Yesterday, I went out and got the book and read it.  Today I finished it.  (It’s a very quick read – lots of dead space and 75 recipes.  I’m jazzed so I got Hil to go out an buy the first weeks worth of food for me to try it.
The diet seems reasonable – 4 meals and 3 snacks each day.  The hard part is the size of each is miniscule.  But I’ll try it for the required 3 weeks and see how it goes.  If I can manage to lose the 12 pounds (promised), then maybe I’ll stick it out and go for a 2nd 3 week rotation.  At least the recipes sound more interesting than the other diets Hil and I have been trying for the last couple of years.  My starting weight is 332…  So, I’ve got a lllooonnnggg way to go to reach my ideal weight 185 pounds.  I’ll have to lose half of me!!  To tell the truth, I’ll be happy if I can get down to 250 – that would be 80 pounds lost.  If I could do that in one year, that would be about 1.5 pounds per week – which logically sounds do-able.  (Isn’t it funny how what sounds “doable” is really a tremendous achievement – if I can do it!)

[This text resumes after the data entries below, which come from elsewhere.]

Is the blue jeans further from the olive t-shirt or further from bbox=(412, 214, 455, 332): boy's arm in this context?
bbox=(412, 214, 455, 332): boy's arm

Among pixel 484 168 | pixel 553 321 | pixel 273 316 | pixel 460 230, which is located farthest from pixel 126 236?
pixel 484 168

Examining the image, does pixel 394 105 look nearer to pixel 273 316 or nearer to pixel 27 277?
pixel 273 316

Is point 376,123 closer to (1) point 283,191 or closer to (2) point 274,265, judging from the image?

Of course, that’s putting the horse before the cart (as usual)…  The first thing is seeing how much I can drop this first 3 weeks.
Yesterday, Hil and I went for a 45 min walk – I estimate a little over 2 miles.  Today, I went for a hour jog.  Slow, but I estimate 3.5 miles.
That’s it for now.  I’ll try to update this more regularly as the program in only for 3 wks.
To anyone reading this, keep me in your good thoughts (or prayers).